-- ACTIVITY A --
Answer each question using the blog post about the writer's phone call with EVG below.
(i) Which two men does the writer say EVG's voice does not sound like?
(ii) What time does the writer say they sometimes want to go to bed now as a grown-up?
(iii) Where was the writer's niece running in the photo the writer took of her?
-- ACTIVITY B --
Carry the blog post about the phone call with EVG and kids running forward from its last sentence, in the same voice.

──────── SUPPLIED TEXT ────────

Thursday, April 6, 2006

With Apologies to Troy, Irene, YiShun and Anyone Else

Clicked on one of Blogger's random links and found this: My New Favorite Blog

I think I'm in love.

When Do We Stop Running?

There I was on the phone with EVG last night.

I think I would like to have a scheduled call with him a couple of times a week, just to hear THAT VOICE.

The last big and tall guy I dated, though handsome in a traditional American sort of way (well, he was a traditional American sort of boy, after all -- Naval Academy grad, etc), had a voice like an adenoidal teenager. And frankly, a tiny penis. There's nothing more disappointing to a girl than getting a guy naked only to find he's hung like a light switch. That one didn't last long.

Anyway, as I was saying.

The voice. It's not Barry White. It's not James Earl Jones. It's not just espresso-colored. It's the sludge left over in the espresso machine. If the face of Half Dome fell into the Yosemite Valley, his voice would be the sound of the rocks dropping.

So I mentioned how tired I was from the previous night and that I was going directly to bed. So, apparently, was he. One of the great things about being a grown-up is going to bed whenever you feel like it, even if the sun is still up. Remember being a little kid, and fighting to stay up until 10:00? Now, a grown-up, sometimes I want to go to bed at 7:00. AND I CAN. I love that.

He reminisced about being one of those little kids running around the streets until all hours.

I reminisced about being one of those little kids always running. In fact, little kids are always running, anyway. I asked, when do we stop running? Kids run for the sheer joy of the movement, it seems. I have a photo that I took of my niece, probably at 3 or 4, at the park at the Statue of Liberty. She is running across the grass toward the camera, and her face is alight with excitement and joy and vitality, her hair caught mid-bounce. When I look at that photo, it says one thing to me: Childhood.

──────── PROVIDED MATERIAL ────────

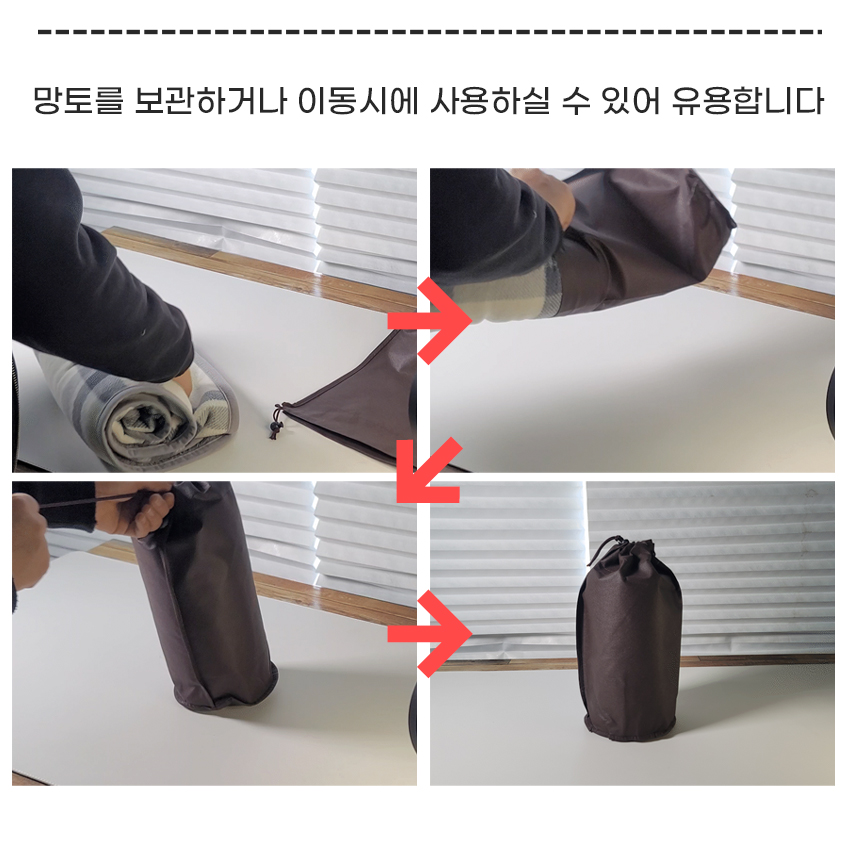 망토를 보관하거나 이동시에 사용하실 수 있어 유용합니다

────────

-- TASK ANSWER A --
(i) Barry White and James Earl Jones.
(ii) 7:00.
(iii) Across the grass at the park at the Statue of Liberty.

-- TASK ANSWER B --
You know what? I said. I think I'm going to start running again. Just like a little kid. He laughed.

I'd like to see that, he said.

He complained about how cold it is. I protested, saying, not cold. It's just like the weather in the mountains. I was looking out my kitchen window towards the west when I said it. The sun was setting, and the clouds had that same rolling Rocky Mountain look they used to have when I would drive out of Denver.

You're a freak, he said with affection. (He once told me he likes me because I'm odd. I told him I was the most normal-looking weirdo he would ever meet. My freak-flag just doesn't fly out in the open.)

Not a freak, I said. I just really miss the mountains. A lot.

It was a nice conversation. He attempted to make a tentative plan for the weekend.

If I don't have to work on Saturday, I'd like to come and spend some time with you, he said.

Well, let's just play that by ear, I said. This time if I feel disappointed, I'll be sure to let you know I'm disappointed. Since it seems to have hurt your feelings the last time I didn't seem disappointed enough.

And if I have to work on Saturday, he said, laughing, we'll do something next week.

I started to laugh, too.

I'd love that, I said, and hung up.

Today, I am going to run somewhere. Even if it is just across the street. Just to run like a little kid. For the hell of it.

Pay attention!

Sat with a lot of stuff last night and tried to just pay attention, as Cheri advises.

Came to the realization that I am still really, really angry with someone and I need to just stay away from him for awhile until I'm finished being angry. Because I run the risk of creating an action or behaving from the anger (fear) rather than from a compassionate, centered place. Because I was transferring my anger to someone else who really doesn't matter in my life and who really doesn't merit that particular attention. Out of that anger I became defensive, which only fed the fuel of self-righteousness which I projected on to her. Out of that anger, I was feeling, as I sometimes do, backed into a corner and ready to come out with all of my claws flying.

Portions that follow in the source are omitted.